■ **EXERCISE INSTRUCTIONS**
Could you repeat exactly the lines below, from the line containing "Given the image, is" through the last one, both included, while leaving out any pictures?

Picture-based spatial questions
** START **

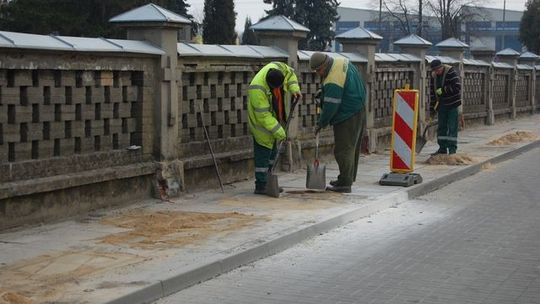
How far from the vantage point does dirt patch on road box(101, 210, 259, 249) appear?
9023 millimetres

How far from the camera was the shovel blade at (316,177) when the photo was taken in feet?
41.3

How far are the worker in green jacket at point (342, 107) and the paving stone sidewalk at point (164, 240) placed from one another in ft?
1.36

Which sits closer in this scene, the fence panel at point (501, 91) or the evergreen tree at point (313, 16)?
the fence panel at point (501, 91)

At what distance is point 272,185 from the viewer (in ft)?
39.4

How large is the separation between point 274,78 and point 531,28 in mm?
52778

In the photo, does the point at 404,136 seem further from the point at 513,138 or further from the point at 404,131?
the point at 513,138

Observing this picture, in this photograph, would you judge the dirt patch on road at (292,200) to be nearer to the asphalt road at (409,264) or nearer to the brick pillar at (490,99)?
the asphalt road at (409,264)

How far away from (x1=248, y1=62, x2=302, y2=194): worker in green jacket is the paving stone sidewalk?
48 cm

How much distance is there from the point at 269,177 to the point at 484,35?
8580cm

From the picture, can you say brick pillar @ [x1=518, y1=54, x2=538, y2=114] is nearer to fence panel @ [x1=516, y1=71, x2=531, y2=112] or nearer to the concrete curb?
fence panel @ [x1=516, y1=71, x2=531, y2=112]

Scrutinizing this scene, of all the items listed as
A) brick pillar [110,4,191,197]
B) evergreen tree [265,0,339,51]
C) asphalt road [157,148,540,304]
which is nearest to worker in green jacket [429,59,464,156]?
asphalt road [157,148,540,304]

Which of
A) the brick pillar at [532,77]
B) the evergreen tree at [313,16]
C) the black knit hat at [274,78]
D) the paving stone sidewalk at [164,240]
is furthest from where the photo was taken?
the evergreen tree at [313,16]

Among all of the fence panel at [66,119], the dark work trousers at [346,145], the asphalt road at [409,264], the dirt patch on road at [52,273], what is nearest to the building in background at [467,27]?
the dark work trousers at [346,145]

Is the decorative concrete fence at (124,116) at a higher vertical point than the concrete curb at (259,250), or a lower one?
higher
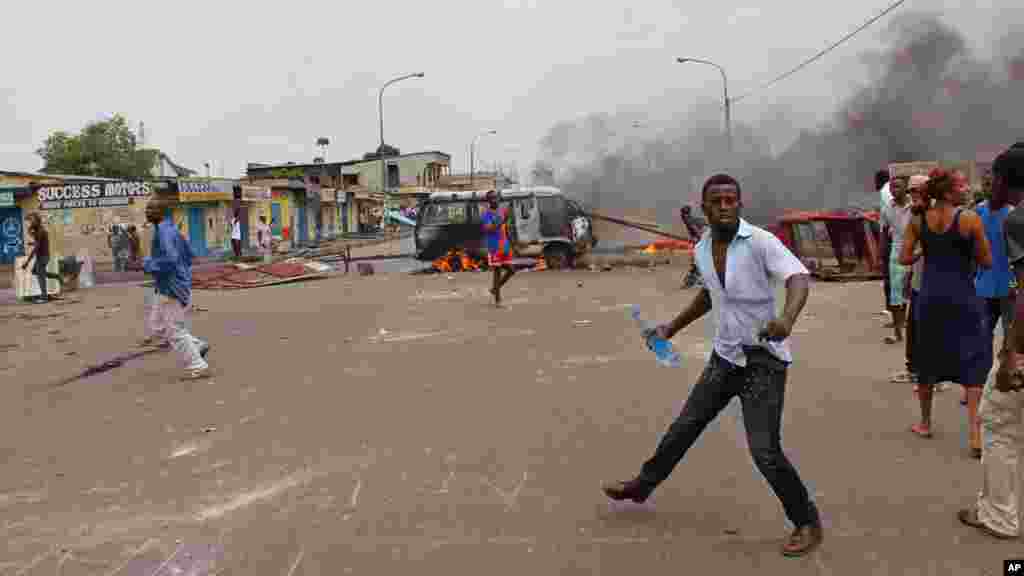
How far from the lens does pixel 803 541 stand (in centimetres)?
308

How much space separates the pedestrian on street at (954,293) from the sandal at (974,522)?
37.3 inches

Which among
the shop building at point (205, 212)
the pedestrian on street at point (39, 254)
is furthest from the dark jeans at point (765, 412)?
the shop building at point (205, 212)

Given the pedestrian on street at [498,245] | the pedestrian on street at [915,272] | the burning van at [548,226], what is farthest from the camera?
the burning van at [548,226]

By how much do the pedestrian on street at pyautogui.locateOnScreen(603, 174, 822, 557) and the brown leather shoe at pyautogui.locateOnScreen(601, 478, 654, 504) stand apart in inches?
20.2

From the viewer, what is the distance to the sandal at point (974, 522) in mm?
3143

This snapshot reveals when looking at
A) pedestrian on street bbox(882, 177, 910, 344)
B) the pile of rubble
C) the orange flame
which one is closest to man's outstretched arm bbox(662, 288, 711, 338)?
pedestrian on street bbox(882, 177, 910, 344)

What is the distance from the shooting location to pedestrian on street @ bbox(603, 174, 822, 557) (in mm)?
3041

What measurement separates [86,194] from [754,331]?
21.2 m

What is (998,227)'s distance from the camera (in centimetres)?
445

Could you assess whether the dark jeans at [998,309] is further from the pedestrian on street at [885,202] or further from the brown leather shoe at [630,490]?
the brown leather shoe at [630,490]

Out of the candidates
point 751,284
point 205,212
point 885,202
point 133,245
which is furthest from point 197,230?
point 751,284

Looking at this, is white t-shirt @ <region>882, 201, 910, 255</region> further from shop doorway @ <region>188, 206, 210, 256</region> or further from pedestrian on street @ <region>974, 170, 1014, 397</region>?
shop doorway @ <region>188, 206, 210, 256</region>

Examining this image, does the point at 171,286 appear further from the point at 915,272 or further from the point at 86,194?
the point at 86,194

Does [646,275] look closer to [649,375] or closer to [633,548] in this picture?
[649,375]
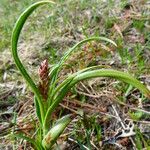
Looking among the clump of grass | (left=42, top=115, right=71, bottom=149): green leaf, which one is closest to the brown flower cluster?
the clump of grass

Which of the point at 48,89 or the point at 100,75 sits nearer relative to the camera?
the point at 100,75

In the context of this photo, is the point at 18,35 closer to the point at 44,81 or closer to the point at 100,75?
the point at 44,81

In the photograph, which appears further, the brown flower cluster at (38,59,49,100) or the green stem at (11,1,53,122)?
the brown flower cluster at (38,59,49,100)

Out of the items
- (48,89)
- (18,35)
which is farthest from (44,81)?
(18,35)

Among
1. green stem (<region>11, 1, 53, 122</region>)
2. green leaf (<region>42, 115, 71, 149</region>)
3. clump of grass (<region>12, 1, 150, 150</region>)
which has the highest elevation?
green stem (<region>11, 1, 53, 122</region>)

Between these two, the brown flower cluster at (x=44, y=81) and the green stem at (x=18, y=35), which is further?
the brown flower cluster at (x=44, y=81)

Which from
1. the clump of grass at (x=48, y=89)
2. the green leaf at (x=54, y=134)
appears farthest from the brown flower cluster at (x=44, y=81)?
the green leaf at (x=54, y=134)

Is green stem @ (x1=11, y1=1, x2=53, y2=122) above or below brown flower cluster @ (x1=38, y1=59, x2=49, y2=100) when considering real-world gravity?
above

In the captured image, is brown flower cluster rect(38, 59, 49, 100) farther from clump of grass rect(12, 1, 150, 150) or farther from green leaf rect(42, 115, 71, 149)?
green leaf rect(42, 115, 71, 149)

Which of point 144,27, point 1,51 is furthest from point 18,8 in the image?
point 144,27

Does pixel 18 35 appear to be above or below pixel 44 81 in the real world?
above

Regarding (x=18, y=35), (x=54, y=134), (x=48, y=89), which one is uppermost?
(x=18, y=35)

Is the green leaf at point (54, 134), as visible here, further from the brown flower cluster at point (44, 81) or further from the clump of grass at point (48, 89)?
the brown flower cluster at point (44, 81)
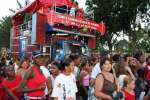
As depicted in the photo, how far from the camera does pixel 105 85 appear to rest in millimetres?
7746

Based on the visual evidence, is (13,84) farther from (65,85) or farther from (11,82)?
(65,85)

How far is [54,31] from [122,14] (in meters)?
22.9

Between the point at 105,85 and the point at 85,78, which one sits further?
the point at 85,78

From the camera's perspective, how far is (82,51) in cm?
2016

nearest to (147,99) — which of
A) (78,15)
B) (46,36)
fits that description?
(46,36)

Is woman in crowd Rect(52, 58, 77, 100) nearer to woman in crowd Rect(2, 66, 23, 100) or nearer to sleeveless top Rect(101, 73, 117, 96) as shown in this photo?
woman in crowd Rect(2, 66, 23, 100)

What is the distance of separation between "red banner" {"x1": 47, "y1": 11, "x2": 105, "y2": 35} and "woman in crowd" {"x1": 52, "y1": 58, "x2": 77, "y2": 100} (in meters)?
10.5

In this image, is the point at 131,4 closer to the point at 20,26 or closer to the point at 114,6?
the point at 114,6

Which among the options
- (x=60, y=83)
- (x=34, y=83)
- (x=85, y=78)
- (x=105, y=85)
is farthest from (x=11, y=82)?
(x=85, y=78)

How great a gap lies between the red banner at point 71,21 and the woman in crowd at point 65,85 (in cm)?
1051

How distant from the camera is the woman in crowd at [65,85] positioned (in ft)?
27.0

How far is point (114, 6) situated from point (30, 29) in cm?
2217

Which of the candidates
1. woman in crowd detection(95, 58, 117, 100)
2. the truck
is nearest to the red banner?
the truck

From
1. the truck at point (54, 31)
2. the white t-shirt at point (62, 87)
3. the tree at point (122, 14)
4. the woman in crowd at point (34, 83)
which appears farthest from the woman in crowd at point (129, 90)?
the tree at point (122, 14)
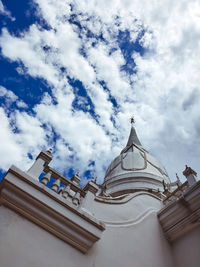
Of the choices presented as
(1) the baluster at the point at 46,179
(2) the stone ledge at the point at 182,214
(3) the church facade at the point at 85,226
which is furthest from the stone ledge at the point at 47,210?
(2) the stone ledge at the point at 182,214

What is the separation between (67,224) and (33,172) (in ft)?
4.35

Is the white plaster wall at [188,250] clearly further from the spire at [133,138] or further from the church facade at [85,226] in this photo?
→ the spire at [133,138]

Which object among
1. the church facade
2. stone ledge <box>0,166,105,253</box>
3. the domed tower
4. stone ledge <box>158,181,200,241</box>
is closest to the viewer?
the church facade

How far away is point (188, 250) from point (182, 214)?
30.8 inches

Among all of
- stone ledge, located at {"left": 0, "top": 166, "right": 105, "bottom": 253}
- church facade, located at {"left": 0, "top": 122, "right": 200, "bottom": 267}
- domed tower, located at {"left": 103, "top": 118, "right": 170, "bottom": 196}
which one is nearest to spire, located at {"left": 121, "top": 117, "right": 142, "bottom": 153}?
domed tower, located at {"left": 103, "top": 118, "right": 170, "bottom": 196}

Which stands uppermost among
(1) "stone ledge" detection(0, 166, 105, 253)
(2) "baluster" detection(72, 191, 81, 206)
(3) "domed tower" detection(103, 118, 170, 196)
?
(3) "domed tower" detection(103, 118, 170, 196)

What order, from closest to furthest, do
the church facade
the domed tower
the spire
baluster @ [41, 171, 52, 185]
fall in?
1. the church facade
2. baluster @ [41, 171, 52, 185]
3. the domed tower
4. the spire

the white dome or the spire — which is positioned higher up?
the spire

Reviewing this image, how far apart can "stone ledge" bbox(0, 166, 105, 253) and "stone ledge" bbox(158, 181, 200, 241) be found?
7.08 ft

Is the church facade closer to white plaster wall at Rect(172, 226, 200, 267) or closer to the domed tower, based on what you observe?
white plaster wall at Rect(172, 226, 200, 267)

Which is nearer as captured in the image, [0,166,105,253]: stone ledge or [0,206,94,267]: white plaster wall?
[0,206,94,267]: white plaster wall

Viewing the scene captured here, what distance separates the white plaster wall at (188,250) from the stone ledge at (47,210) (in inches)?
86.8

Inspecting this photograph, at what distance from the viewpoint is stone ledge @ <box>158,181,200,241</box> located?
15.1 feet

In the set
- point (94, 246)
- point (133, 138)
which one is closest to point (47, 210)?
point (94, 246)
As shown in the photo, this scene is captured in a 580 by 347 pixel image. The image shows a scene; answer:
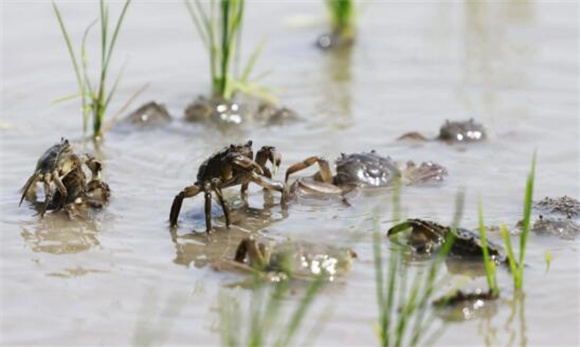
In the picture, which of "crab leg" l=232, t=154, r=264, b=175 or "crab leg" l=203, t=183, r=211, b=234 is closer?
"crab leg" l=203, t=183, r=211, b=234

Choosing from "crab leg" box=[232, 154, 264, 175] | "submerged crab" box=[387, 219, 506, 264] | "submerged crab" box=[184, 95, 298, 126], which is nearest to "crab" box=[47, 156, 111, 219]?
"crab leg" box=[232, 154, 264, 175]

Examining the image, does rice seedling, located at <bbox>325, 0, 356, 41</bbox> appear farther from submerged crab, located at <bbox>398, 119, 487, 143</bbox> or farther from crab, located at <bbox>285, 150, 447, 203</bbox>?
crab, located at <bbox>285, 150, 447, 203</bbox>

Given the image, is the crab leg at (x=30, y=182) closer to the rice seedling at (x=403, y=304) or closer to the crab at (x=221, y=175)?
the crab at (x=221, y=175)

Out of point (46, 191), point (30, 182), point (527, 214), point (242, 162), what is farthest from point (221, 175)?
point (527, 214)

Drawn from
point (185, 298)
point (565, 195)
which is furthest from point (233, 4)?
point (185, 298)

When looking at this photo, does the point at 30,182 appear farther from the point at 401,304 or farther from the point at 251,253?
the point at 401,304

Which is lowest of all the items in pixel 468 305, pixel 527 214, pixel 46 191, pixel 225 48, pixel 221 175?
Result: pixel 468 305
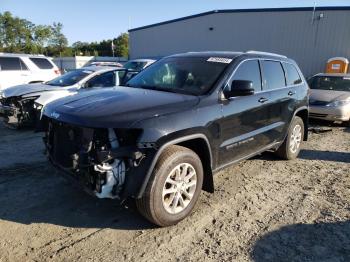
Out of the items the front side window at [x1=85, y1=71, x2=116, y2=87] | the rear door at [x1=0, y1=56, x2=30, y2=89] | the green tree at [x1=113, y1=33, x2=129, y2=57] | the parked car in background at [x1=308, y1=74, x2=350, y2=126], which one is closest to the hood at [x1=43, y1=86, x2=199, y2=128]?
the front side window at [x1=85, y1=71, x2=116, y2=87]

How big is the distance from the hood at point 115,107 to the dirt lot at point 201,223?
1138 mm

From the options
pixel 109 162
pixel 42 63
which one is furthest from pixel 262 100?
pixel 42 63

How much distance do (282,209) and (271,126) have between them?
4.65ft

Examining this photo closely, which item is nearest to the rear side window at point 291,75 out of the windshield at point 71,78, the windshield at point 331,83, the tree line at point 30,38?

** END **

■ **FINISHED TASK**
Given the image, is the crab leg at (x=30, y=182) closer to the rice seedling at (x=403, y=304) or closer to the crab at (x=221, y=175)?
the crab at (x=221, y=175)

Out of point (46, 191), point (30, 182), point (527, 214), point (242, 162), what is farthest from point (221, 175)?
point (527, 214)

Drawn from
point (185, 298)
point (565, 195)
which is furthest from point (233, 4)?
point (185, 298)

When looking at this photo, does the point at 30,182 appear farther from the point at 401,304 or farther from the point at 251,253?
the point at 401,304

Which is lowest of all the items in pixel 468 305, pixel 527 214, pixel 46 191, pixel 225 48, pixel 221 175?
Result: pixel 468 305
Out of the items the front side window at [x1=85, y1=71, x2=116, y2=87] | the rear door at [x1=0, y1=56, x2=30, y2=89] | the green tree at [x1=113, y1=33, x2=129, y2=57] | the parked car in background at [x1=308, y1=74, x2=350, y2=126], which one is closest to the hood at [x1=43, y1=86, x2=199, y2=128]?
the front side window at [x1=85, y1=71, x2=116, y2=87]

How big is the distance from the hood at point 115,107 to the dirt lot at point 201,223?
1138 mm

From the options
pixel 109 162
pixel 42 63
which one is furthest from pixel 262 100?
pixel 42 63

How much distance do (282,209) and (271,126) have between them?
4.65ft

Examining this photo closely, which item is nearest to the rear side window at point 291,75 out of the windshield at point 71,78, the windshield at point 331,83, the tree line at point 30,38?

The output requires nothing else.